▶ **ФРАГМЕНТ СТРАНИЦЫ**
Прокурор Тобольского окружного суда Корякин отправил Керенскому телеграмму: 'Доношу, что 18 текущего августа в 8 часов утра, получив и лично расшифровав телеграмму, я установил наблюдение за всеми приезжающими и уезжающими из Тобольска лицами… По прибытии Хитрово я опросил ее. После опроса был произведен личный обыск у Хитрово, она была арестована, а затем передана 19 августа Тобольскому губернскому комиссару для доставки ее под надежной охраной в Москву, в распоряжение прокурора Московской Судебной палаты… Все лица, на которых имелись указания, опрошены и обысканы, но обыски и опросы положительных результатов не дали и лишь подтвердили, что Хитрово, до обожания преданная семье бывшего императора, приезжала в Тобольск узнать и, если возможно, увидеть издали бывшую царскую семью'.
По инициативе прокурора Стааля было возбуждено 'Дело по обвинению Маргариты Хитрово и других по статье 101 Уголовного уложения'. В газетах было объявлено о блестящем успехе контрразведки. Однако не прошло и нескольких дней, как дело стало рассыпаться на глазах. Выяснилось, что Скакун и его сообщники были аферистами, преследовавшими исключительно корыстные цели. Им удалось собрать не 3 миллиона, а всего полторы тысячи рублей, которые они благополучно прокутили в ресторанах. Обвинение было переквалифицировано по статьям о мошенничестве. Что касается дела о 'заговоре Маргариты', то оно лопнуло как мыльный пузырь, к большому смущению его инициаторов.
В середине сентября следствие было официально закрыто и Маргарита Хитрово отпущена на свободу. Незадолго до этого из-под домашнего ареста были освобождены великие князья. К этому времени и власть, и широкая общественность успели забыть о монархистах. За несколько прошедших недель положение в стране изменилось коренным образом. В новой ситуации Керенскому пришлось считаться уже не с опереточными 'заговорщиками', а с вполне реальной и серьезной силой.
КОРНИЛОВ И САВИНКОВ
После окончания Государственного совещания Керенский на день задержался в Москве. В Петроград он вернулся утром 17 августа и почти сразу вызвал к себе Савинкова. Все предыдущие дни положение Савинкова оставалось двусмысленным. С одной стороны, премьер принял его отставку, с другой — решение об этом хранилось в секрете даже от других членов кабинета.
По словам Савинкова, Керенский во время этой встречи был необычно спокоен и даже вял. Он сказал, что Московское совещание убедило его в том, что у правительства нет надежной опоры. Керенский обвинил Савинкова в том, что благодаря его стараниям Корнилов обрел силу и теперь шантажирует власть. В этой ситуации Савинков не может уйти из правительства и обязан исправить последствия своих ошибок. В ответ Савинков сказал, что он готов продолжать работу, но требует полного доверия не только к себе, но и к своим помощникам. Речь шла о Филоненко, и Керенский это прекрасно понимал. Он заявил, что вынужден оставить Филоненко, но тоном дал понять, что делает это вопреки своему желанию.

▶ **ЦЕЛЬ ЗАДАНИЯ**
Ответьте по фрагменту страницы на три вопроса.
(a) Кому 19 августа передали арестованную Хитрово?
(b) Какую сумму на самом деле удалось собрать Скакуну и его сообщникам?
(c) Когда Керенский вернулся в Петроград?
Строки, приведённые далее, взяты из другого источника.

▶ **Позиции из набора данных**
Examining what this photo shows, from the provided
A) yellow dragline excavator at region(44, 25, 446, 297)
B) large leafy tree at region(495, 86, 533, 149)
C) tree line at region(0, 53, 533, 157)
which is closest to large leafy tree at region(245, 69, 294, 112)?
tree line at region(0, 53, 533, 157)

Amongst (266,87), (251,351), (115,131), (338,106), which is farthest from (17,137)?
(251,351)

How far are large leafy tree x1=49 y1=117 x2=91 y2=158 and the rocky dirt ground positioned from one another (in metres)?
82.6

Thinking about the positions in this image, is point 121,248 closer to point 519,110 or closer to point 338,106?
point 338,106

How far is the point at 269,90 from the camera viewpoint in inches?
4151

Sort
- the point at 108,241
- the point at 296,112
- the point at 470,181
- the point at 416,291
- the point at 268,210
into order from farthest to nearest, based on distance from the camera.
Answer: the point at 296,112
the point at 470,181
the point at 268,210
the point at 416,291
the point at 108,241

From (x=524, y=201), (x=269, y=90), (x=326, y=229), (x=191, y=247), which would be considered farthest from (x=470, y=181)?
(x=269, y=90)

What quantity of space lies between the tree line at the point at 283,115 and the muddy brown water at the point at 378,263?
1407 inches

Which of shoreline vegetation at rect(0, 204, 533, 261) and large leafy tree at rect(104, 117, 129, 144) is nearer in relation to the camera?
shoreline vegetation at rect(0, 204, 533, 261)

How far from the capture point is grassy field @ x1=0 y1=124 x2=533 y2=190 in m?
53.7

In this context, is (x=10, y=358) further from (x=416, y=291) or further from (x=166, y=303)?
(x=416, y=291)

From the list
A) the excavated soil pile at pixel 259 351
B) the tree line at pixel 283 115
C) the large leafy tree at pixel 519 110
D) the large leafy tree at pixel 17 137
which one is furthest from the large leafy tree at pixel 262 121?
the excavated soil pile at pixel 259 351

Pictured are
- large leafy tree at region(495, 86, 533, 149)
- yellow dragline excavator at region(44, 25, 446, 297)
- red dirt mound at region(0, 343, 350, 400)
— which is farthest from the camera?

...

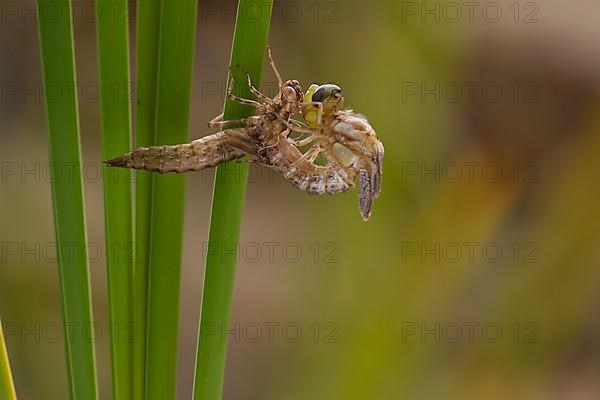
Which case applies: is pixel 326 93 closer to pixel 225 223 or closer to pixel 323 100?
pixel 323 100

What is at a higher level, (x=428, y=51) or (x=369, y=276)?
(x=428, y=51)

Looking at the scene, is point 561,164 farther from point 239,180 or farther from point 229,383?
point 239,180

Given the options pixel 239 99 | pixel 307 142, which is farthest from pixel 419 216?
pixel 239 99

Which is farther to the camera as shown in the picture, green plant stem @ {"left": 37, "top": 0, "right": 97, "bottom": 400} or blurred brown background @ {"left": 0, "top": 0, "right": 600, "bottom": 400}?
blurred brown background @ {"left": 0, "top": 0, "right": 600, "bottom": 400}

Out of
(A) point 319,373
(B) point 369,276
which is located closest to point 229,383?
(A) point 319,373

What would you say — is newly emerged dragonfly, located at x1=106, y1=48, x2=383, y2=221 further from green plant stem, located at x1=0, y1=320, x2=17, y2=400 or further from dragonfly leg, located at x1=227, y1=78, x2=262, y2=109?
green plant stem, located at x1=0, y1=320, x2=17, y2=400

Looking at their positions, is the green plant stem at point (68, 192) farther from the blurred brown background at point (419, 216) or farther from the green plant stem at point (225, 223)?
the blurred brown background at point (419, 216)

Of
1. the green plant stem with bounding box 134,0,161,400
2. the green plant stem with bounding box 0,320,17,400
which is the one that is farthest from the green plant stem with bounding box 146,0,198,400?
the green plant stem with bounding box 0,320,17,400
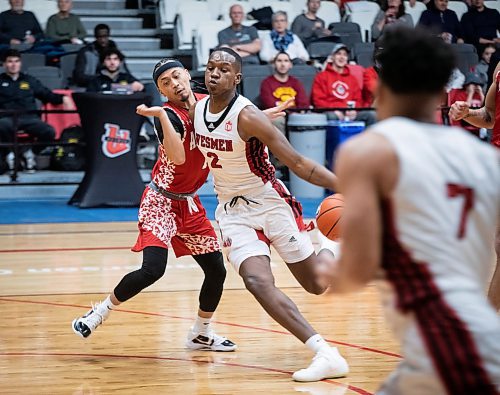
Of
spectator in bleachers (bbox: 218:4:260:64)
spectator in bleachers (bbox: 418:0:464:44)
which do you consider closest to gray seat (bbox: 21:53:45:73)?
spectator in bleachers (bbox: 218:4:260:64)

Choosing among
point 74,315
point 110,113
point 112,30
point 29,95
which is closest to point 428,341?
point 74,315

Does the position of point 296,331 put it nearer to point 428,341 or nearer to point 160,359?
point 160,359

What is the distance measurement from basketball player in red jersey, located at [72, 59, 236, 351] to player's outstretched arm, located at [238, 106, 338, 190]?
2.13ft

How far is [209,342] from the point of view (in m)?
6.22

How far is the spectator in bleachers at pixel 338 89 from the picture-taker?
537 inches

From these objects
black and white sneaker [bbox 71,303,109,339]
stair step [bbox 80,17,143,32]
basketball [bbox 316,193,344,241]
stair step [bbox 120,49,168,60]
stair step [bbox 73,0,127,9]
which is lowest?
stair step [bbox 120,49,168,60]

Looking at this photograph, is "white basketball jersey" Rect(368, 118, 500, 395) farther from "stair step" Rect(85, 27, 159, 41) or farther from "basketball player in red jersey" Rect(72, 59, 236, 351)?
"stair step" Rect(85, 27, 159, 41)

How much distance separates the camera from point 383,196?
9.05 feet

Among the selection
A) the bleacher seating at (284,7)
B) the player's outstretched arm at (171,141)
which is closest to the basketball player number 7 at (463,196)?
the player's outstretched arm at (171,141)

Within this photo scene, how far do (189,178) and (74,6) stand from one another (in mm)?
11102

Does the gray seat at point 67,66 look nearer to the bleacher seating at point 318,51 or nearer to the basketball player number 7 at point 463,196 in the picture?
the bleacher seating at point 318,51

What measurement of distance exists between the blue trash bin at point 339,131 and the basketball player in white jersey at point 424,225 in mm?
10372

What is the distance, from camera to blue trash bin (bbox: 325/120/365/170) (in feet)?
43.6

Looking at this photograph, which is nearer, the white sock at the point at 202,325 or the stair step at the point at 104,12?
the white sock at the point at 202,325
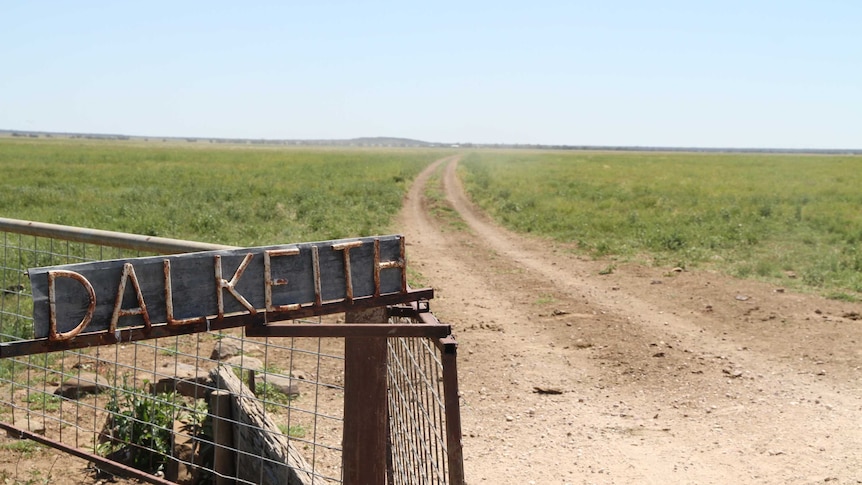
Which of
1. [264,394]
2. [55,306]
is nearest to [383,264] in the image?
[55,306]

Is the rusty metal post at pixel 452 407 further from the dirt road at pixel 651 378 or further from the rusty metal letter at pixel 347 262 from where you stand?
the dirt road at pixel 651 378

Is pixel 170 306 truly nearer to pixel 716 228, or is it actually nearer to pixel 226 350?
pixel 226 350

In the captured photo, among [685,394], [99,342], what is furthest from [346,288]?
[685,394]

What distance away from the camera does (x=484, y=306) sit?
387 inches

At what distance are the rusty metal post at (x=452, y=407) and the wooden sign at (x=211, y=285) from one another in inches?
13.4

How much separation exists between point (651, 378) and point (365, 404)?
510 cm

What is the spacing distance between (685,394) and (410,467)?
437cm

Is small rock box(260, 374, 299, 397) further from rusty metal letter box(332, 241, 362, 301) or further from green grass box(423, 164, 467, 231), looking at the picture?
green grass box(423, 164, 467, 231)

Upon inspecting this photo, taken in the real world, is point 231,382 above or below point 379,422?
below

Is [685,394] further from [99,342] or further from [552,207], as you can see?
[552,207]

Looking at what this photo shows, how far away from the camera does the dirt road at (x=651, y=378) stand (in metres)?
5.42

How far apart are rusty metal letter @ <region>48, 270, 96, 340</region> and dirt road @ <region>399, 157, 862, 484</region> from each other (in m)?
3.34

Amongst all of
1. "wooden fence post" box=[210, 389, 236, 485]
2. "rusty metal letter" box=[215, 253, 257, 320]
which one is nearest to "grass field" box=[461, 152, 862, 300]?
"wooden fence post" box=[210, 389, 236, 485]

▶ **ОЖИДАЕМЫЙ ОТВЕТ**
(a) Тобольскому губернскому комиссару.
(b) Полторы тысячи рублей.
(c) Утром 17 августа.